Başkanlığım döneminde polis cop ve gazından fazlasıyla nasip almıştım ancak ilk kez gözaltına alınıyordum. Aracın içinde pencereleri açmamaya devam ettiler. Küçük bir araç, on aktivist ve polisler. Neredeyse boğulacaktık. Bunların hiçbiri polisin umurunda değildi. Polis bizi yakalamıştı, tamam. Ya serbest bırakacaktı ya da savcılığın kararı uyarınca gözaltına alacaktı. Haklı olarak gözaltı kararını soruyorduk ve karar yok ise bizi bırakmalarını. Ortada bir karar yoktu. Hukuka aykırı, denetimsiz, keyfi durum olduğu ortadaydı. Zaten böyle sorunu yoktu polisin. Ne de olsa “Mahkeme kararı, bizim arkamızdan gelsin” diyen zihniyetin temsilcileriydi.

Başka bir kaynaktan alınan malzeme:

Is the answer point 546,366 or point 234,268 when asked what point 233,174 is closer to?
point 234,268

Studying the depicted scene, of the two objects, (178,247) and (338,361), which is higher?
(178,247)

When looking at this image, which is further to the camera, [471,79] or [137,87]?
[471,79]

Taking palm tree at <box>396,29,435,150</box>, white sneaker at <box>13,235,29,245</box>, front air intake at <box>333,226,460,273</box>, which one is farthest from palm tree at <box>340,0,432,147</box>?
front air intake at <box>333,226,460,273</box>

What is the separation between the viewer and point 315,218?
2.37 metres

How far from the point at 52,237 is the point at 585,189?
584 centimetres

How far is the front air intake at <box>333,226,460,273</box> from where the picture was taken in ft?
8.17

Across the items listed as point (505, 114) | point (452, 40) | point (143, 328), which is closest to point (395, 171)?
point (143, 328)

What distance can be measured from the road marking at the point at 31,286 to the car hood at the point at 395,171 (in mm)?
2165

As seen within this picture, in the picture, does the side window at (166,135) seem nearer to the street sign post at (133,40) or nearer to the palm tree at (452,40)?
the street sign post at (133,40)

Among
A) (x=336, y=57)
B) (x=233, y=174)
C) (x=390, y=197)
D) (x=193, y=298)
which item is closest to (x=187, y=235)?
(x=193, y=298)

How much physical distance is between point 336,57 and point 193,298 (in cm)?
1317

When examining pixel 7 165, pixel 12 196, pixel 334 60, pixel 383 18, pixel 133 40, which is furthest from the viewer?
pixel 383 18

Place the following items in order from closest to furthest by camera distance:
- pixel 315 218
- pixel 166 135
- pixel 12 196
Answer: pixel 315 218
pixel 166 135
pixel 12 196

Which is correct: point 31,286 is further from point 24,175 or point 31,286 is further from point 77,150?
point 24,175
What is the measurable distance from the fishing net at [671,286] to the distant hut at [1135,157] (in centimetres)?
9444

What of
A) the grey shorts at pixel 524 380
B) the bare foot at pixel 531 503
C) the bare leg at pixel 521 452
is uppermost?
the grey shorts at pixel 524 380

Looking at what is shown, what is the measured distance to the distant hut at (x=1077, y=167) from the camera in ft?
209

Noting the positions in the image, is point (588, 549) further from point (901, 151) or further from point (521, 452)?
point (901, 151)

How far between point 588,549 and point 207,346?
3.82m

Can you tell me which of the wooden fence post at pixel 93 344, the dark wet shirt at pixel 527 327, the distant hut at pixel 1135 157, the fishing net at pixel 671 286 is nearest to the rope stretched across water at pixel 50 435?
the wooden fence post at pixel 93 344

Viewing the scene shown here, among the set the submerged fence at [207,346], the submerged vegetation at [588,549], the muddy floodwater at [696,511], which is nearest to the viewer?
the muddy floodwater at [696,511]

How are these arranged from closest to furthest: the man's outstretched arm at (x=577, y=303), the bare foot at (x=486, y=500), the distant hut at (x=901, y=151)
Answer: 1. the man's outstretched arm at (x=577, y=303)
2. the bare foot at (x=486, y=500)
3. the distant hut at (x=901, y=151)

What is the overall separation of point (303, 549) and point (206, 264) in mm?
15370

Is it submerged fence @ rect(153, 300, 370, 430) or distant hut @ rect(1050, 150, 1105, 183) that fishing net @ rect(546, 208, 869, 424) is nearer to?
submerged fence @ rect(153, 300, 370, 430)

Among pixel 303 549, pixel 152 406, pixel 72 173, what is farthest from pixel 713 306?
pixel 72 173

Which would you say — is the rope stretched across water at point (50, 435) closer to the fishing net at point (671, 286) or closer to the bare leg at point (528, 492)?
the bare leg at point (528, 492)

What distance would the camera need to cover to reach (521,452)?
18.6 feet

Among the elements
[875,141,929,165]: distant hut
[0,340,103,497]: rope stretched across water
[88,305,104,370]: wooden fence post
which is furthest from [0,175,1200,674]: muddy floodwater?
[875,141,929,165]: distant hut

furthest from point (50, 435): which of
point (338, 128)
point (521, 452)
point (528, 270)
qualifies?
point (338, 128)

Sonrası malumunuz. Sağlık kontrolü ve ifade için emniyet süreci. Yaşananlara tanıklık edenler, sosyal medyada haberleri görenler dayanışma için Yüreğir Adli Tıp Kurumuna gelmişlerdi. Sohbet, geçmişte yaşananlar, katılımı ilerleyen haftalarda daha fazla nasıl arttırırız soruları, siyasi iktidarın ve emrindeki kolluk kuvvetlerinin azgınlaşması, müdahalelerin orantısızlığı, sıcak derken adli rapor bitmiş ve emniyete geçmiştik.

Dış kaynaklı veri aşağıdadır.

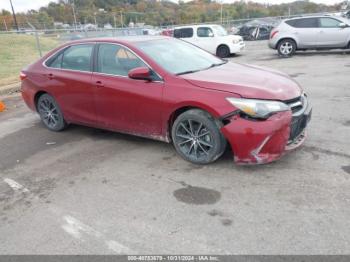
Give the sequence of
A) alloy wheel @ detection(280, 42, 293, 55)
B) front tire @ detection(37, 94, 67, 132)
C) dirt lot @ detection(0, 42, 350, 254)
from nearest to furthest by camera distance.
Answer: dirt lot @ detection(0, 42, 350, 254)
front tire @ detection(37, 94, 67, 132)
alloy wheel @ detection(280, 42, 293, 55)

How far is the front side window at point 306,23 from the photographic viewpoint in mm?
13828

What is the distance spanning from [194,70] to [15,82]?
29.4 feet

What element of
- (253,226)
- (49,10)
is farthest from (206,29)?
(49,10)

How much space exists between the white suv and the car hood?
38.1ft

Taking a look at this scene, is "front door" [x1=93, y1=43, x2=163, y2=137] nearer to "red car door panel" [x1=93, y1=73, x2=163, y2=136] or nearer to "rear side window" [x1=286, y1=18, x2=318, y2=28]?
"red car door panel" [x1=93, y1=73, x2=163, y2=136]

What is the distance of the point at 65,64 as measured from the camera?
18.5 ft

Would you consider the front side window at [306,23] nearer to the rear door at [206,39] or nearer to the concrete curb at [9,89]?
the rear door at [206,39]

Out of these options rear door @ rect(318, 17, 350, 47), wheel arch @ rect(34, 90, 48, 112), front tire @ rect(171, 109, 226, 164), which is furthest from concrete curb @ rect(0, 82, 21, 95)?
rear door @ rect(318, 17, 350, 47)

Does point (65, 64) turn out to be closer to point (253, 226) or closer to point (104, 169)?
point (104, 169)

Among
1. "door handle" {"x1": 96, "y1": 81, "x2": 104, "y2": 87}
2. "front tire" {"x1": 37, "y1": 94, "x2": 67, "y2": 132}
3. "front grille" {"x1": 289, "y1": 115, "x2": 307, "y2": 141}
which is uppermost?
"door handle" {"x1": 96, "y1": 81, "x2": 104, "y2": 87}

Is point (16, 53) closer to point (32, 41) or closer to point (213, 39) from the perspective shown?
point (32, 41)

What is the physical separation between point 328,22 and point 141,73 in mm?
11849

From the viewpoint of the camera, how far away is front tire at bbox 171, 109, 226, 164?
4.09 m

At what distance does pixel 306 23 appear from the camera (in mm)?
13914
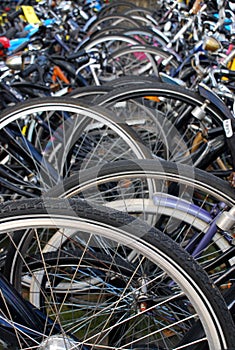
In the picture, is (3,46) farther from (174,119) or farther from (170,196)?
(170,196)

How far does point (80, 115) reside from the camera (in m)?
2.97

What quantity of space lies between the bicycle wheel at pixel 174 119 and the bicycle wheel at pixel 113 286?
855 millimetres

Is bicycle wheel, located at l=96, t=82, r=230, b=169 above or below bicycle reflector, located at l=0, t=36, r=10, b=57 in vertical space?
below

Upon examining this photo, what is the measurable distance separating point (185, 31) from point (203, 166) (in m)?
2.57

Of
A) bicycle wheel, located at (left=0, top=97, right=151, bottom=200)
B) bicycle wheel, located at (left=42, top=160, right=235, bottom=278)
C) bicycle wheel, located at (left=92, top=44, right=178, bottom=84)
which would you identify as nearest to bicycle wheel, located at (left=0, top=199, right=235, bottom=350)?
bicycle wheel, located at (left=42, top=160, right=235, bottom=278)

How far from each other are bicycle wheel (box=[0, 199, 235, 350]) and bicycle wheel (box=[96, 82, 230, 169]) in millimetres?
855

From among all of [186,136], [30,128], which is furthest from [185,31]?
[30,128]

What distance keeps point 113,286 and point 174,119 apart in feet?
5.08

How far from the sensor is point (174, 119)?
3.50m

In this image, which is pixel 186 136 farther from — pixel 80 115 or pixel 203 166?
pixel 80 115

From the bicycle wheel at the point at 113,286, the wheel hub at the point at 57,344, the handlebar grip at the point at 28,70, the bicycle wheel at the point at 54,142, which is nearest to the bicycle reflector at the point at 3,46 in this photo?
the handlebar grip at the point at 28,70

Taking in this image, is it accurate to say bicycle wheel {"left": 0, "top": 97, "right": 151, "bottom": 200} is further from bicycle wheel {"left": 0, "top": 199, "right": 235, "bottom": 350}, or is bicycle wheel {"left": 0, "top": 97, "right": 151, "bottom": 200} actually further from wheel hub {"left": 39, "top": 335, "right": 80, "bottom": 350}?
wheel hub {"left": 39, "top": 335, "right": 80, "bottom": 350}

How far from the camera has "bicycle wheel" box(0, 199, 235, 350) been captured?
5.53 feet

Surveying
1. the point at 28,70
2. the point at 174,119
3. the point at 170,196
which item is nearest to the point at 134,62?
the point at 28,70
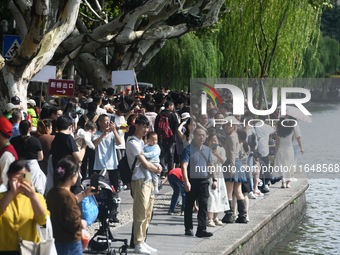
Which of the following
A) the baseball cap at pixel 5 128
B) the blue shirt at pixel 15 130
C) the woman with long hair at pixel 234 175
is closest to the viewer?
the baseball cap at pixel 5 128

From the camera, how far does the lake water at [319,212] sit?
725 inches

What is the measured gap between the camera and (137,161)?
534 inches

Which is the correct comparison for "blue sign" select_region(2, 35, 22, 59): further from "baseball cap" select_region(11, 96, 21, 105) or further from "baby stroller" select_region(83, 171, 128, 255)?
"baby stroller" select_region(83, 171, 128, 255)

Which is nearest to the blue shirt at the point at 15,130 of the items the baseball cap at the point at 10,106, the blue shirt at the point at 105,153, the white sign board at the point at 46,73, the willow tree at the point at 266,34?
the blue shirt at the point at 105,153

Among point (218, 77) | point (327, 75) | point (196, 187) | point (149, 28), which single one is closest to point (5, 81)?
point (196, 187)

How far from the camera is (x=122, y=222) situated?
1617cm

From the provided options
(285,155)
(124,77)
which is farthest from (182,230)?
(124,77)

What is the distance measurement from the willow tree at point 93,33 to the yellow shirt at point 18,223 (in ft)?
39.6

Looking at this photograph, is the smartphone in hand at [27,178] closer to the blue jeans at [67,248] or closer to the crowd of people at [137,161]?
the crowd of people at [137,161]

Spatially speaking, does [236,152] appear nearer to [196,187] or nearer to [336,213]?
[196,187]

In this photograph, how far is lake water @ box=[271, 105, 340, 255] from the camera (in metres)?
18.4

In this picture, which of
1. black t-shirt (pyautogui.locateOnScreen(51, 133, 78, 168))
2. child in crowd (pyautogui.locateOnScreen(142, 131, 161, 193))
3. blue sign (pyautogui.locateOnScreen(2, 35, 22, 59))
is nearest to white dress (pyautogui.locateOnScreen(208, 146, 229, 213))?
child in crowd (pyautogui.locateOnScreen(142, 131, 161, 193))

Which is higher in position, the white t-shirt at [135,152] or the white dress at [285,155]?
the white t-shirt at [135,152]

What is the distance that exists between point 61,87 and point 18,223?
43.3 ft
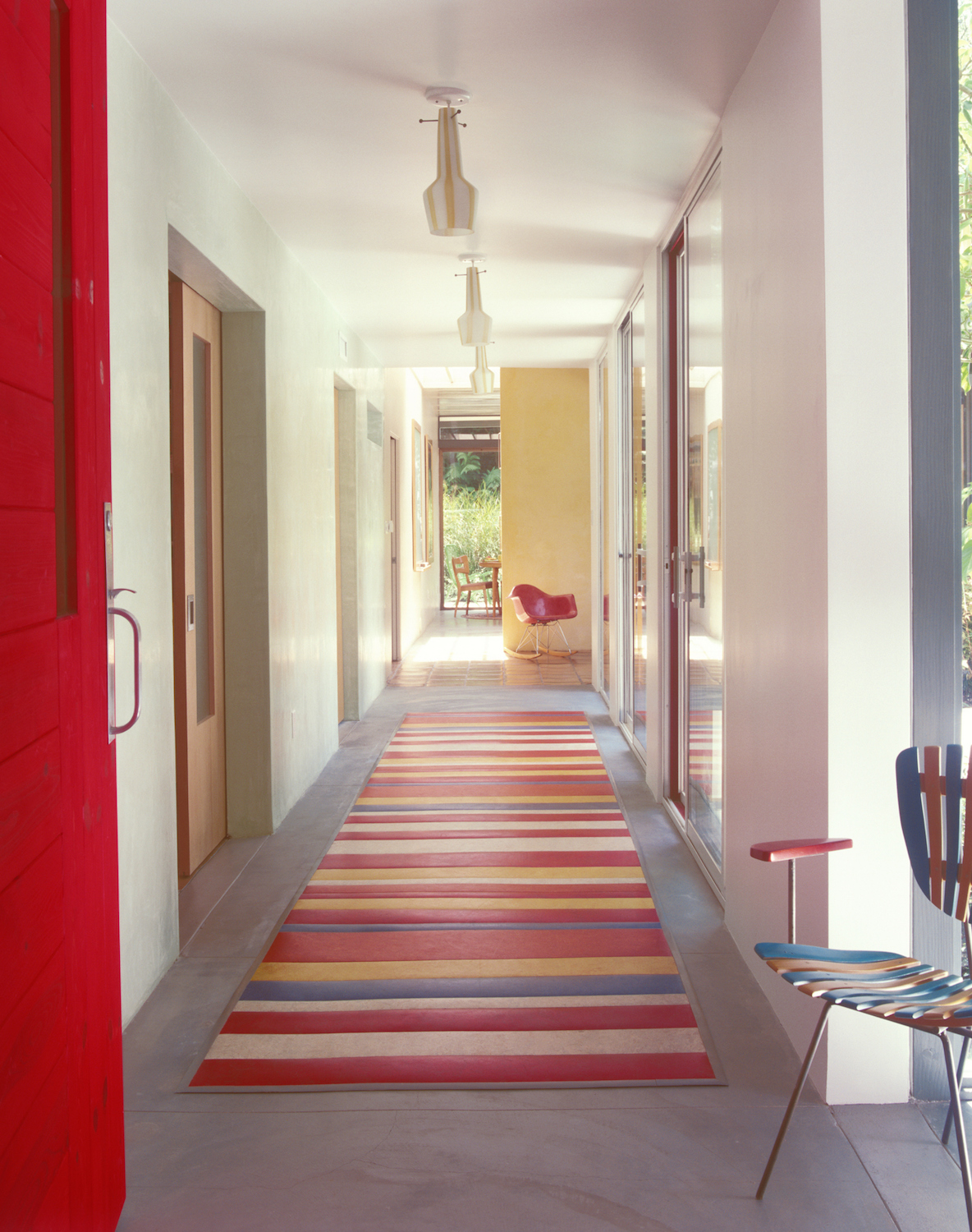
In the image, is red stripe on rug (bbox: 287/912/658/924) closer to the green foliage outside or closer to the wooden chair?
the wooden chair

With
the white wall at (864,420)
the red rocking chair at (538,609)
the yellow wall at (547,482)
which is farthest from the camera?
the yellow wall at (547,482)

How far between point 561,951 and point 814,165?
92.4 inches

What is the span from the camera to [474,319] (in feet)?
16.8

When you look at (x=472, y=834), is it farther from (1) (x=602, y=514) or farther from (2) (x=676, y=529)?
(1) (x=602, y=514)

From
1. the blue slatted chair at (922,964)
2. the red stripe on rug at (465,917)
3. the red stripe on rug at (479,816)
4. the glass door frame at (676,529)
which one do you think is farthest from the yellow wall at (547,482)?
the blue slatted chair at (922,964)

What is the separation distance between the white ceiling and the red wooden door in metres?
1.08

Avukat olarak ifademizi savcılığa vereceğiz beyanı, diğer katılımcı arkadaşlarımızın ifadeleri sonunda serbest kaldık. Yürekli, kararlı, duruş sergileyen yeni insanları tanıdım. Dayanışma için gelen genç meslektaşlarımızı tanıdım. Mutlu oldum, umudumu tazeledim.

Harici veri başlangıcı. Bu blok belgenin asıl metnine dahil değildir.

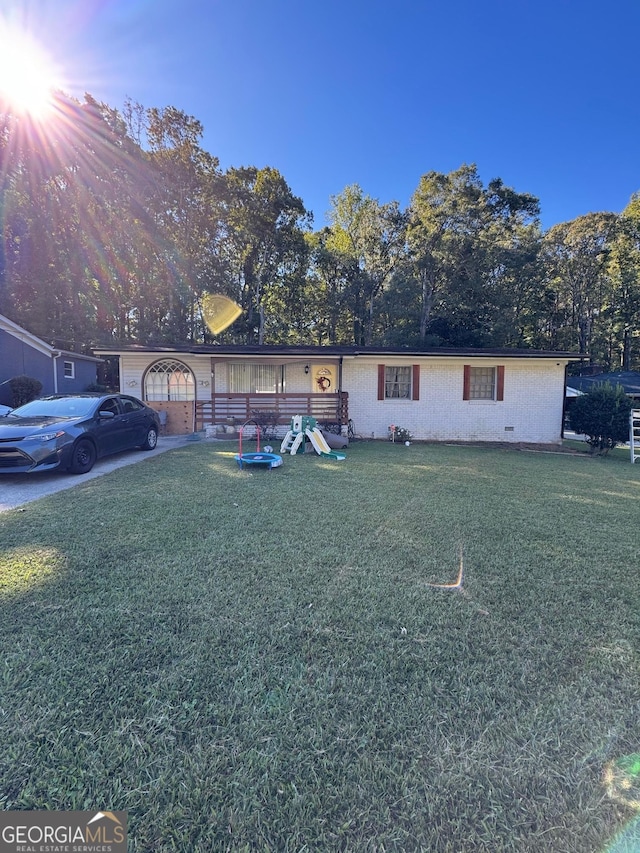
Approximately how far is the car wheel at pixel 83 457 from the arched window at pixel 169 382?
6.33 m

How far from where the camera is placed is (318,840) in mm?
1215

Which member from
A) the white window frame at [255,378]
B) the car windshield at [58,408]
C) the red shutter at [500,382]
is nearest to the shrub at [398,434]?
→ the red shutter at [500,382]

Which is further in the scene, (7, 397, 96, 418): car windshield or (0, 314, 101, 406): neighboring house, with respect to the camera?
(0, 314, 101, 406): neighboring house

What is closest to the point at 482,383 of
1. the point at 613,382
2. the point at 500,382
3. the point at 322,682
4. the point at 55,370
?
the point at 500,382

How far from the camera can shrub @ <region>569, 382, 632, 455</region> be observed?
10.4 m

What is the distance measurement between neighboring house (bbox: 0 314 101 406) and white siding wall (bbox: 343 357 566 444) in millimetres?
13038

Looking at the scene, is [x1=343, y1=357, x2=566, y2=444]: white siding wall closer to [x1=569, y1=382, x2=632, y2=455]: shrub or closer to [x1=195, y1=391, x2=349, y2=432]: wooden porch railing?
[x1=195, y1=391, x2=349, y2=432]: wooden porch railing

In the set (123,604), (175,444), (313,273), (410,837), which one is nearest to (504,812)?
(410,837)

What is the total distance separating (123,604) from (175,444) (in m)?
8.11

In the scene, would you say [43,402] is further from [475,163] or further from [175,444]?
[475,163]

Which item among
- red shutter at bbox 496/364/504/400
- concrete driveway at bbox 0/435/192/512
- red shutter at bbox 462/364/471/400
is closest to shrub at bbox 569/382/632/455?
red shutter at bbox 496/364/504/400

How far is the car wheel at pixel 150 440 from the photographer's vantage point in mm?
8858

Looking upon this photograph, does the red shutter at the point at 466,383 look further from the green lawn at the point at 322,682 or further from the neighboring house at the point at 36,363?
the neighboring house at the point at 36,363

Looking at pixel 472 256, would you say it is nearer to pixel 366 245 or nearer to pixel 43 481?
pixel 366 245
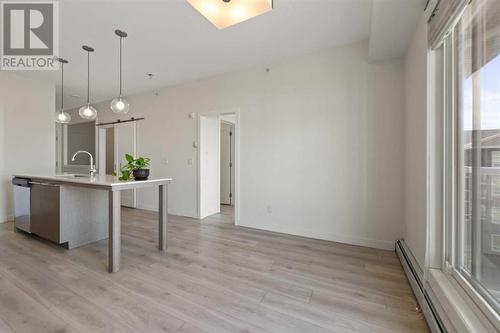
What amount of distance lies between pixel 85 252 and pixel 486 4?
4122mm

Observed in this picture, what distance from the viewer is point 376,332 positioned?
141 cm

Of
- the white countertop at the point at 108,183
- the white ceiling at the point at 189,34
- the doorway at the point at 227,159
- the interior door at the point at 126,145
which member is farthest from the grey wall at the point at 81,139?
the white countertop at the point at 108,183

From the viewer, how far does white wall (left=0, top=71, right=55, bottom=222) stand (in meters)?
3.85

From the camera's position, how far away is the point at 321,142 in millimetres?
3107

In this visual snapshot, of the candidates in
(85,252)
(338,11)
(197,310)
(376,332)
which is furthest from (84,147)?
(376,332)

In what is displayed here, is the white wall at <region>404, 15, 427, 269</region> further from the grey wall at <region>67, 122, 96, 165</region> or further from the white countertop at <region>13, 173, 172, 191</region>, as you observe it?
the grey wall at <region>67, 122, 96, 165</region>

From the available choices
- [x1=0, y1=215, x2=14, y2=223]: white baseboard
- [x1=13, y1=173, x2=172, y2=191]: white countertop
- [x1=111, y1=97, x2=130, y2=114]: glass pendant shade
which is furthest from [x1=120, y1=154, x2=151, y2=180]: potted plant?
[x1=0, y1=215, x2=14, y2=223]: white baseboard

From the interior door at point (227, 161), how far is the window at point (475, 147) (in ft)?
15.0

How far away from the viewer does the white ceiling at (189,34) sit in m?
2.25

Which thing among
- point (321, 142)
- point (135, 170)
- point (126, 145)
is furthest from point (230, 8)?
point (126, 145)

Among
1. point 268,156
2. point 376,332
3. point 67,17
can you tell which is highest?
point 67,17

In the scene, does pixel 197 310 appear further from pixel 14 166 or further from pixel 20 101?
pixel 20 101

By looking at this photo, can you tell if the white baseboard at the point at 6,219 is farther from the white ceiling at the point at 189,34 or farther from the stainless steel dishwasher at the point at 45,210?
the white ceiling at the point at 189,34

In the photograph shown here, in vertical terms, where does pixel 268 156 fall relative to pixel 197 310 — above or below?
above
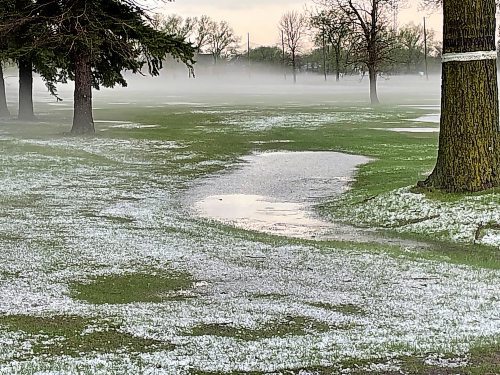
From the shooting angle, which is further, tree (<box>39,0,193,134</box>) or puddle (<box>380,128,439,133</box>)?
puddle (<box>380,128,439,133</box>)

CHP Adana İl Avukatları WhatsApp grubuna yeniden dönelim. Abluka ve polis müdahalesinin başlayacağına ilişkin mesaj ve fotolarımdan bir buçuk saat sonra genç bir meslektaşımdan ses geldi. Nerede ve ne durumda olduğumuzu soruyordu. Bunu birkaç meslektaşın mesajı, geçmiş olsun dilekleri takip edecekti. Konunun, benimle hiçbir ilgisi yok. Sonuçta anayasal hakları ihlal edilen ve polis şiddetine maruz kalan on sekiz insanın çağrısını paylaştım. Duyarlılık gösteren de sağolsun göstermeyen de. Zaten yaz sıcağı, tatil, cenaze, düğün, delege seçimleri, ilçe görevden almalar gibi durumlar varken, polis şiddeti, keyfiyeti, hukuksuzluğu kanıksatılmışken, yaşananlar sıradanlaştırılmışken ses çıkartmaya gerek yoktu….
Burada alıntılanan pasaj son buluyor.